DESCRIPTION OF THE TASK: Set down the full listing exactly as given. Any pictures are to be left out.

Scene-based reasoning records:
>>>

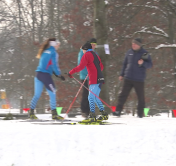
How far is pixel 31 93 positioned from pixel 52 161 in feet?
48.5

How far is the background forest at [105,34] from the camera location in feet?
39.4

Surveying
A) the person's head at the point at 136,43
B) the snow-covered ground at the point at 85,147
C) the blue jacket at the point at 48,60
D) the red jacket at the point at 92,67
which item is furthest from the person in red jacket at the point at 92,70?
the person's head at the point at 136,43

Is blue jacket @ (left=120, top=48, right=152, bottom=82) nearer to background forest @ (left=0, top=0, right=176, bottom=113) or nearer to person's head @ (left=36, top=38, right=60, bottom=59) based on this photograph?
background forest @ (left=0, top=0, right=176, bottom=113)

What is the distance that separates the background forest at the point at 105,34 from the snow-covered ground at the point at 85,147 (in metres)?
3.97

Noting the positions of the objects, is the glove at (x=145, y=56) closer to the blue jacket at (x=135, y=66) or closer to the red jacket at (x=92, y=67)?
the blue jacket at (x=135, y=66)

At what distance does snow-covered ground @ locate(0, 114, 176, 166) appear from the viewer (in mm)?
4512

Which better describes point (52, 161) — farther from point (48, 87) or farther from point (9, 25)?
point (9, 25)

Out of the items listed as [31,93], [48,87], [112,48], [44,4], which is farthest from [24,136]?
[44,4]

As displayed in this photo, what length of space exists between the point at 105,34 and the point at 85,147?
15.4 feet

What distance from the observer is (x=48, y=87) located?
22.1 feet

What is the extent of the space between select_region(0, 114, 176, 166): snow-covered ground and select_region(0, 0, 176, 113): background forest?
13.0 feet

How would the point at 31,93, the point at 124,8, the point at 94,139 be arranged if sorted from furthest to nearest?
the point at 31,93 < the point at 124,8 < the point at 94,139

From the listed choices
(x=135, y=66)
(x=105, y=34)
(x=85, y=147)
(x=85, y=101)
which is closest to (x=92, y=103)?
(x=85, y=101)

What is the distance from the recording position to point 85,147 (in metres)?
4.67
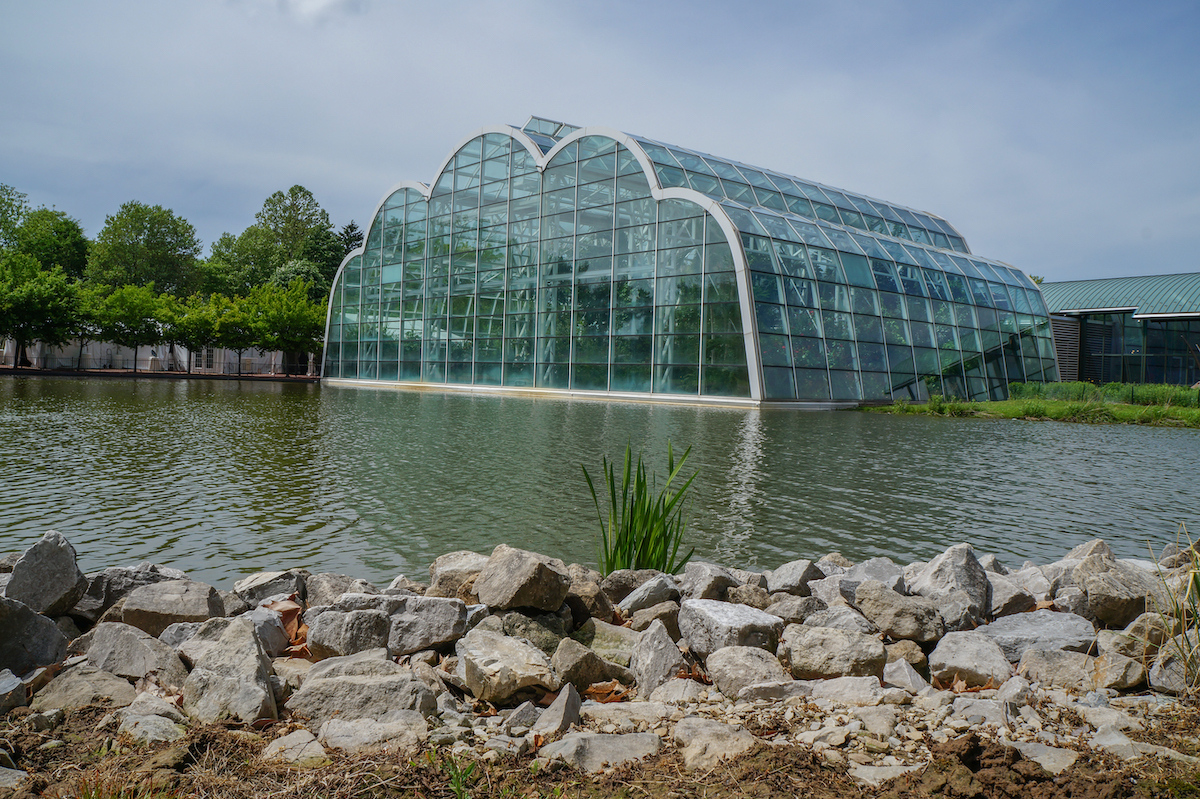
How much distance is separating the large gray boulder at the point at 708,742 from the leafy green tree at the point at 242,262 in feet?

<<<

FINAL ANSWER:
How far is pixel 31 93 positioned from pixel 52 161 in feet?
48.5

How far is the background forest at [105,34] from the camera location in feet?
39.4

Surveying
A) the person's head at the point at 136,43
B) the snow-covered ground at the point at 85,147
C) the blue jacket at the point at 48,60
D) the red jacket at the point at 92,67
which item is furthest from the person in red jacket at the point at 92,70?
the person's head at the point at 136,43

Is blue jacket @ (left=120, top=48, right=152, bottom=82) nearer to background forest @ (left=0, top=0, right=176, bottom=113) or nearer to person's head @ (left=36, top=38, right=60, bottom=59) based on this photograph?
background forest @ (left=0, top=0, right=176, bottom=113)

What is the distance that separates the background forest at the point at 105,34 from the snow-covered ground at the point at 85,147 (in metres)?
3.97

Noting the positions of the objects, is the glove at (x=145, y=56) closer to the blue jacket at (x=135, y=66) or closer to the red jacket at (x=92, y=67)?
the blue jacket at (x=135, y=66)

At what distance does snow-covered ground @ locate(0, 114, 176, 166) appear from the viewer (in mm)?
4512

Which better describes point (52, 161) — farther from point (48, 87) or farther from point (9, 25)?
point (9, 25)

Out of the items listed as [31,93], [48,87], [112,48], [44,4], which is farthest from [24,136]?
[44,4]

As displayed in this photo, what length of space exists between the point at 105,34 and the point at 85,147?
15.4 feet

What distance from the observer is (x=48, y=87) located?
22.1 feet

What is the extent of the space between select_region(0, 114, 176, 166): snow-covered ground and select_region(0, 0, 176, 113): background forest?
13.0 feet

How would the point at 31,93, the point at 124,8, the point at 94,139 be arranged if sorted from furthest to nearest?
the point at 31,93 < the point at 124,8 < the point at 94,139

From the listed choices
(x=135, y=66)
(x=105, y=34)
(x=85, y=147)
(x=85, y=101)
which is closest to (x=92, y=103)?
(x=85, y=101)

What is the distance from the recording position to point 85,147 (in metres)?
4.67
How much distance is separating the large gray boulder at the point at 708,742 from the leafy green tree at the point at 242,262 in feet?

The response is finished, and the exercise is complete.